Write out the text of every record below word for word, leaving out the pictures.

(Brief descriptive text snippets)
________
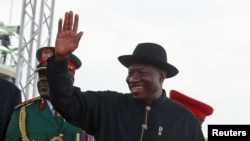 L'ancien dirigeant nigérian Goodluck Jonathan salue la foule à Abuja, Nigeria, le 29 mai 2015.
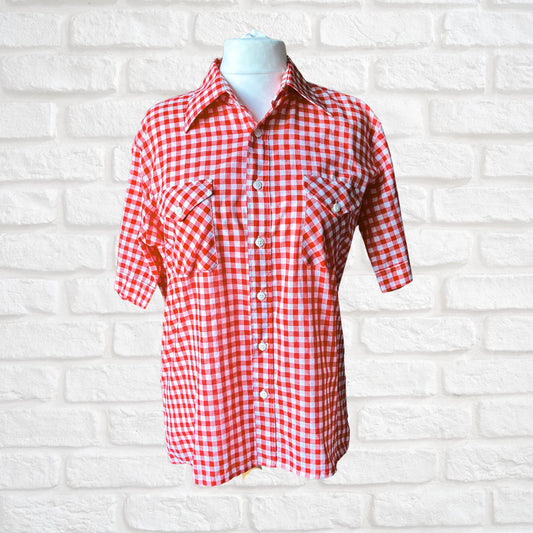 Red and White Gingham Vintage Short Sleeved Shirt Approx UK size L - XL (men) 16- 20(women )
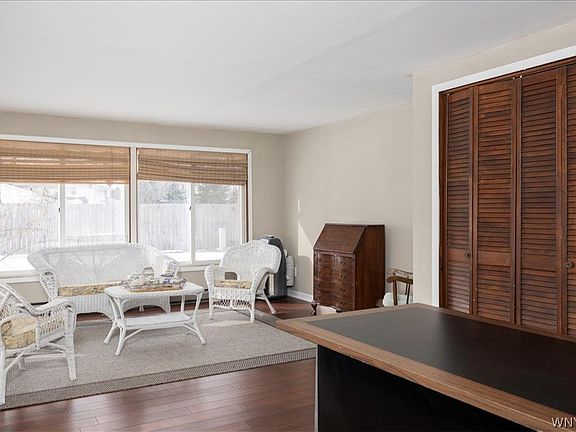 5th image of 17 Eastwick Dr
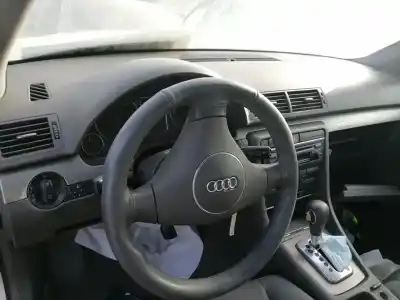 Здавання транспортного засобу audi a4 b6 (8e2) 2.5 tdi року 2002 потужний bfc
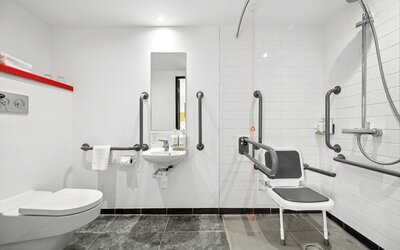 Garner Edinburgh Haymarket by IHG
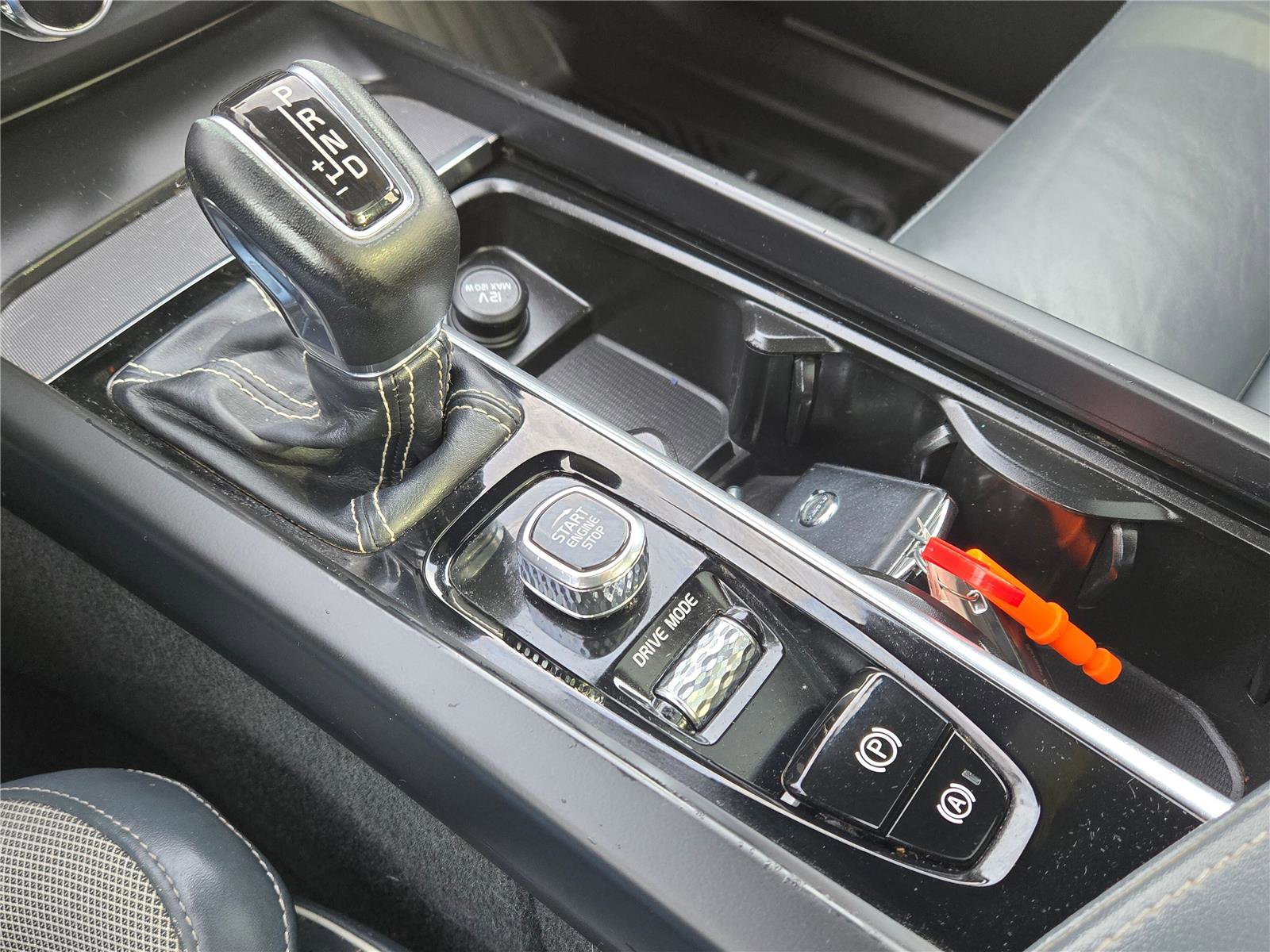 Used 2020 Volvo XC60 T5 R-Design image 26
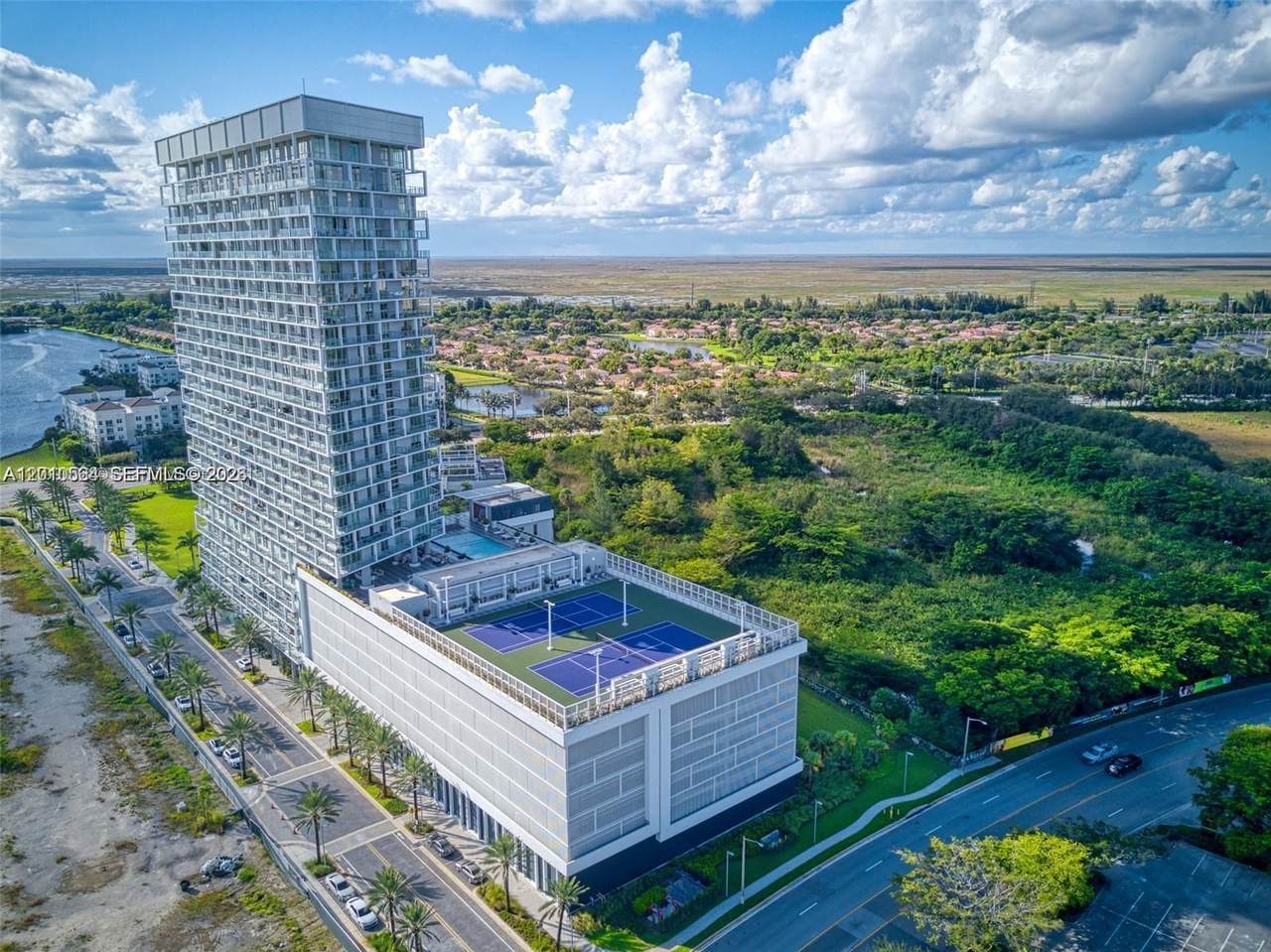 https://bt-photos.global.ssl.fastly.net/miami/1280_boomver_1_A12010564-2.jpg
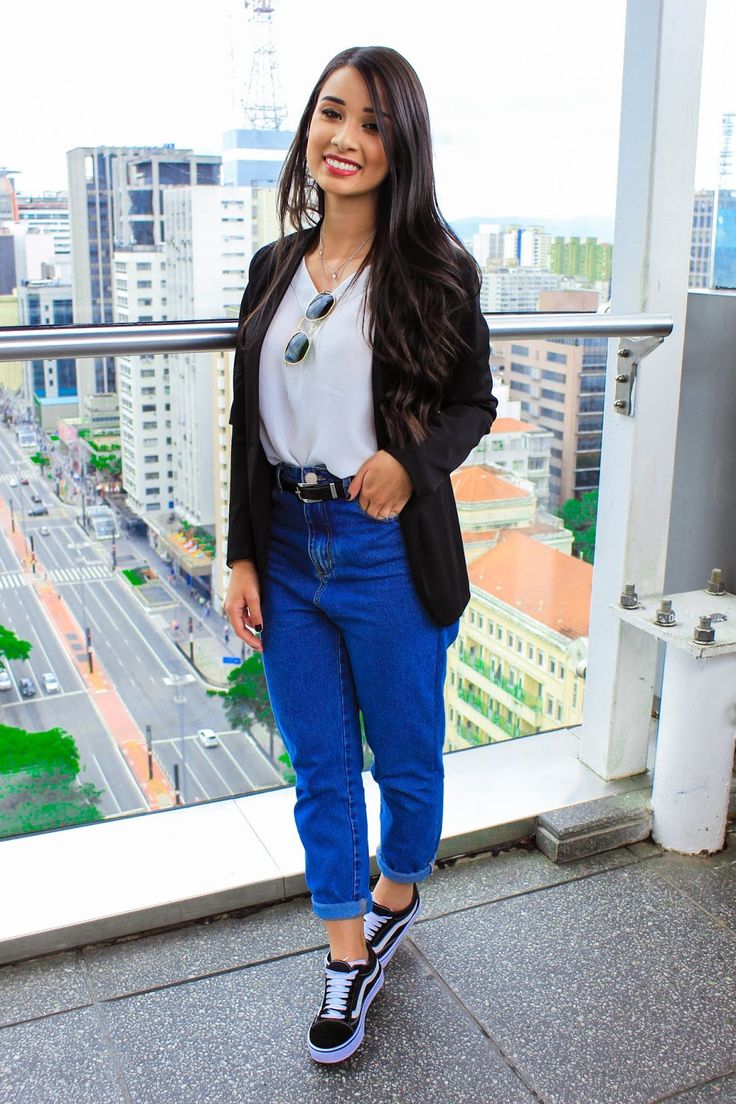 Blazer Outfits for Women for Work, Casual Days, Dates & More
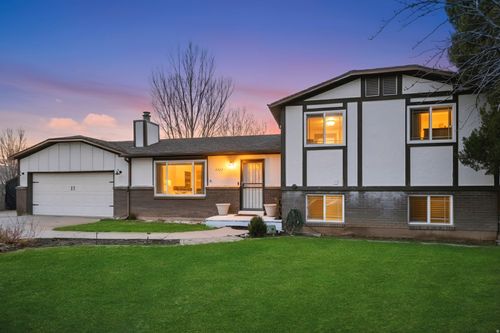 1727 N 2700 W, Clinton, UT, 84015-7953 | Card Image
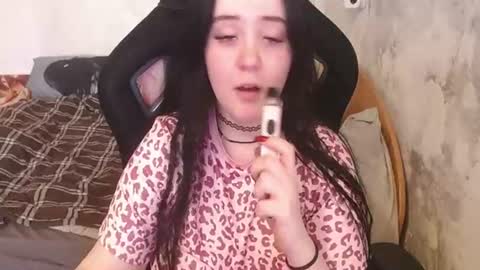 your_8a8y online show from June 17, 3:17 pm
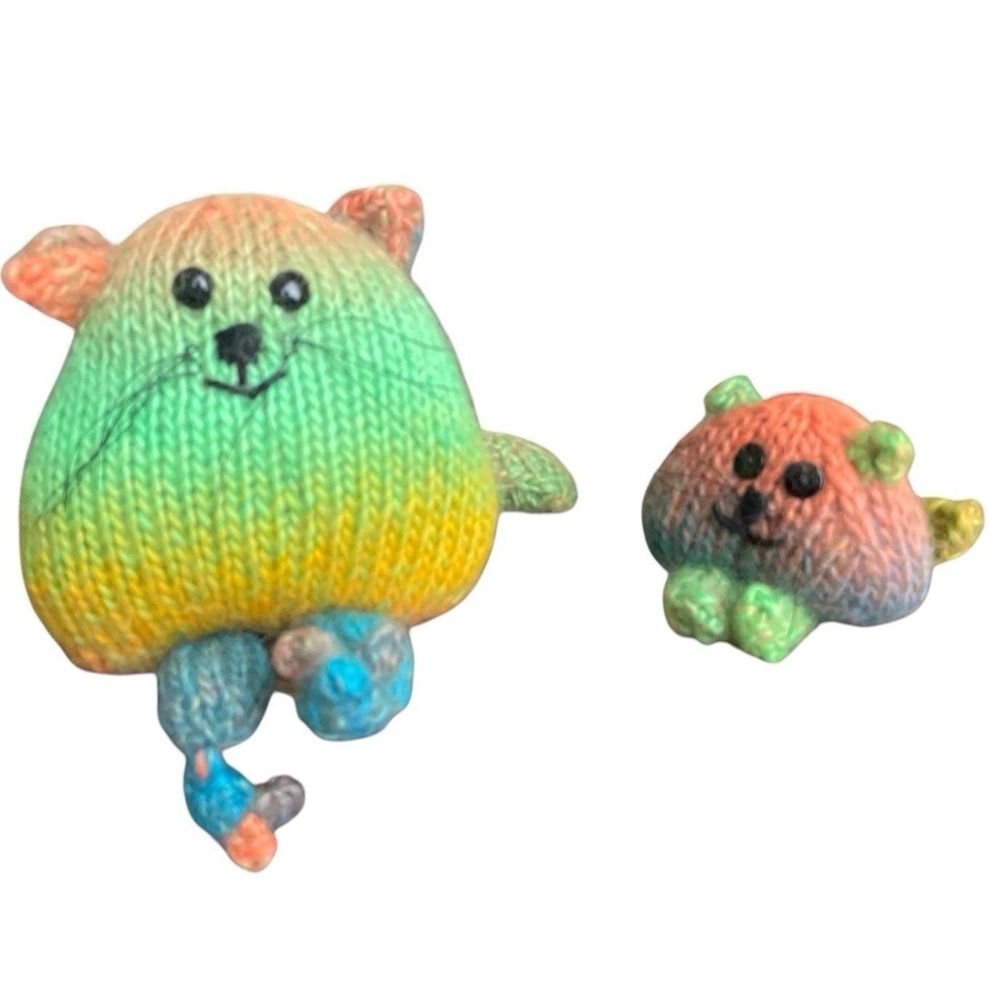 Handmade Cats‎ Rainbow Kitty Gift for Cat Lovers Stuffed Animals Knitted Toys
________
## Exercise result
 L'ancien dirigeant nigérian Goodluck Jonathan salue la foule à Abuja, Nigeria, le 29 mai 2015.
 Red and White Gingham Vintage Short Sleeved Shirt Approx UK size L - XL (men) 16- 20(women )
 5th image of 17 Eastwick Dr
 Здавання транспортного засобу audi a4 b6 (8e2) 2.5 tdi року 2002 потужний bfc
 Garner Edinburgh Haymarket by IHG
 Used 2020 Volvo XC60 T5 R-Design image 26
 https://bt-photos.global.ssl.fastly.net/miami/1280_boomver_1_A12010564-2.jpg
 Blazer Outfits for Women for Work, Casual Days, Dates & More
 1727 N 2700 W, Clinton, UT, 84015-7953 | Card Image
 your_8a8y online show from June 17, 3:17 pm
 Handmade Cats‎ Rainbow Kitty Gift for Cat Lovers Stuffed Animals Knitted Toys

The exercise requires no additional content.